POLECENIA:
- 1) Na podstawie recenzji koncertowej płyty Galahad odpowiedz na pytania:
(a) W jakim mieście i w jakiej sali odbył się zarejestrowany koncert?
(b) Kto jest autorem projektu graficznego albumu?
(c) Ile utworów znajduje się na obu krążkach?
- 2) Poprowadź dalej recenzję koncertowej płyty Galahad, zaczynając po jej ostatnim zdaniu.

FRAGMENT DOKUMENTU:

Galahad - Sleepless In Phoenixville-RoSfest Live 2007

Artur Chachlowski

ImageJakże pięknie prezentuje się ta płyta. Poznański Oskar coraz bardziej rozpieszcza fanów progresywnego rocka. I to nie tylko bajkowo wydanymi (świetny projekt graficzny autorstwa Rafała Paluszka, na co dzień keyboardzisty grupy Osada Vida) albumami, ale i jakością wypełniającej je muzyki. „Sleepless In Phoenixville” jest zapisem pierwszego – w długiej już przecież historii działalności grupy Galahad – koncertu w Stanach Zjednoczonych. Występ odbył się 28 kwietnia 2007 roku w trakcie popularnego festiwalu RoSfest, który rokrocznie odbywa się w Colonial Theater w Phoenixville w Pensylwanii. Było to prawie rok po pamiętnym występie Galahadu w Teatrze im. Wyspiańskiego w Katowicach, a tuż po premierze płyty „Empires Never Last”. Nic dziwnego, że repertuar z tego studyjnego krążka zdominował setlistę koncertu, który otrzymujemy teraz w formie niniejszego, przepięknie wydanego, albumu.

Na dwóch srebrnych krążkach znajduje się blisko dwie godziny muzyki, na które składa się zaledwie dziewięć utworów. Wszystkie to ponad dziesięciominutowe długasy zarejestrowane dla potrzeb albumu jednym ciągiem, bez cięć, bez wyciszeń, bez niepotrzebnych retuszów (warto podkreślić doskonały mastering autorstwa Karla Grooma).

WYODRĘBNIONE DANE:
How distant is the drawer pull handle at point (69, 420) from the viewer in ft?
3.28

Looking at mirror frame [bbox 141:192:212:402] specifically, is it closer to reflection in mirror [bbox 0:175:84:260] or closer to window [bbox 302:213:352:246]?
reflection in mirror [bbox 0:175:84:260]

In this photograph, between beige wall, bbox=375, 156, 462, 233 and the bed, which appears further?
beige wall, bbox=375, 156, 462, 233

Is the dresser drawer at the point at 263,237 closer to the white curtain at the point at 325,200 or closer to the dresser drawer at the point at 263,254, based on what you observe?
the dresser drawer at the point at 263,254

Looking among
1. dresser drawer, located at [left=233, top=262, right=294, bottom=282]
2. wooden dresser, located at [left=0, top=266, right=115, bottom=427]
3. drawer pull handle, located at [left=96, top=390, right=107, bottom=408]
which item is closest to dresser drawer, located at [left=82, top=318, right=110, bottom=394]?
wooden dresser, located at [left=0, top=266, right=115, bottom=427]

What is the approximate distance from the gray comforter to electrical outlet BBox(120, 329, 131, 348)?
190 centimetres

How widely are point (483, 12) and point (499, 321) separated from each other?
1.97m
--
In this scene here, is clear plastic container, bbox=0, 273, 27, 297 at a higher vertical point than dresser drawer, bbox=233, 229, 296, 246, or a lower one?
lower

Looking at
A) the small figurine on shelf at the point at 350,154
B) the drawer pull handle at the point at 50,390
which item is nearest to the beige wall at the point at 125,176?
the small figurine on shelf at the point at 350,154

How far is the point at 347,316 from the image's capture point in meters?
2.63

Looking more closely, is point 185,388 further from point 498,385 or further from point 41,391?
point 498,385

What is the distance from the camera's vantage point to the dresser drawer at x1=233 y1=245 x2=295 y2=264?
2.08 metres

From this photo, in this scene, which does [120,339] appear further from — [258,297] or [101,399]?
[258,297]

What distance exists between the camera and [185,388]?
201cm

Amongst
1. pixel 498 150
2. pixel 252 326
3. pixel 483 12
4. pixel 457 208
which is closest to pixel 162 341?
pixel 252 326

ODPOWIEDZI DO ZADAŃ:
- 1)
(a) W Phoenixville w Pensylwanii, w Colonial Theater.
(b) Rafał Paluszek.
(c) Dziewięć.

- 2)
Koncert rozpoczyna się od krótkiej zapowiedzi mistrza festiwalowej ceremonii Joela Craiga, po którym już w pełni władzę na scenie przejmuje Stuart Nicholson i spółka. Przegląd swoich przeogromnych koncertowych możliwości muzycy Galahadu rozpoczynają od demonicznie zinterpretowanego przez Nicholsona „I Could Be God”, po którym sięgają po trwający blisko kwadrans wybór utworów z płyty „Year Zero”, a następnie po chyba najefektowniej brzmiący na ich koncertach temat „Bug Eye”. W sumie już trzykrotnie widziałem (i słyszałem) ten utwór wykonywany prez Galahad na żywo i za każdym razem, aż ciarki przechodziły mi po plecach. Powiem szczerze, że w trakcie słuchania tej wersji również pojawiło się bardzo przyjemne mrowienie… Niesamowite efekty wyczarowywane z syntezatorów przez Deana Bakera, monotonny i przeszywający rytm (świetna praca sekcji: Spencer Luckman – dr i Lee Abraham – bg; przypominam, że tego ostatniego od kilku miesięcy nie ma już w zespole) oraz fenomenalne gitarowo-wokalne „pojedynki” Roya Keywortha i Stu Nicholsona – wszystko powoduje, że „Bug Eye” to prawdziwy hit każdego galahadowego koncertu. I tak było też na festiwalu RoSfest. Nieźle też wypadł wykonany bezpośrednio po „Bug Eye” zabarwiony niesamowicie melodyjnym gitarowym motywem „Sidewinder”.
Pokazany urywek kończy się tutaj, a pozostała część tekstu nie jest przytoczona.